My first encounter with facing my own tendencies surfaced abruptly when waiting for surgery to determine if I had brain cancer. Four or five of us were all lined up in the anteroom of the operating room, and one by one the masked angels of this medical underworld were hooking us up. My fear kept building. I thought I might explode. Next to me was a young woman, a poor, innocent, inexperienced being. She was terrified of the needle that would make her sleep. So terrified, she moaned before the needle touched her skin. Her moan was piercing. I reached for her but was tethered by my own IV. But this was her karma. The needle wouldn't take, and they had to try four, five, six times until it settled in a vein. I lay there on my back, my last pouch of innocence torn. And I thought, "Who will suture this?" I watched her moan and thought, "What on earth is my karma? What do I fear and need to relinquish so deeply that I am here?"
I had always needed closure, had always planned the days minutely in advance, but as I struggled with cancer, it became clear--there would be no closure. It made me wonder if there ever is closure or is it just a fabrication like time, a rope of mind which humans need to braid and knot in order to get by. But there I was. The terrified young woman was wheeled off. And then they came for me. As I was rolled into the operating room, as I began to drift, I remember pressing the question: "is lack of closure my needle, which--because I fear it--must be thrust at me four, five, six times until it settles in my spirit's vein?"

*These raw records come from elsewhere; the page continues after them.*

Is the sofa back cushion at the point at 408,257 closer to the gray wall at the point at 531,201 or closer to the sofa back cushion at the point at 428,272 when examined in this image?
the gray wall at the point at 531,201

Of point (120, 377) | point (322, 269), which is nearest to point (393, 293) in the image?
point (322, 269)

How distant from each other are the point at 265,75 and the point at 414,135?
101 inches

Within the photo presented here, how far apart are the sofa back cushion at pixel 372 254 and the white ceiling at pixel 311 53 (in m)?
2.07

Up to that point in my life, I had thought of hardships as inexplicable events happening to me and others and viewed strength as the ability to endure these unwanted circumstances. Such endurance is certainly a strength. But for the first time, laying there next to this terrified young woman, waiting my turn, my sense of all this changed. Suddenly I understood strength in another way, as the character revealed by facing what comes our way--until our tendencies and habits are revealed to us, until they wrestle or dance with us, until we are worn into who we are born to be.
"A Question to Walk With: Describe one life-nourishing tendency you have and one life-draining tendency you have. What can you do to encourage the what is nourishing and what can you do to lessen what is life-draining?"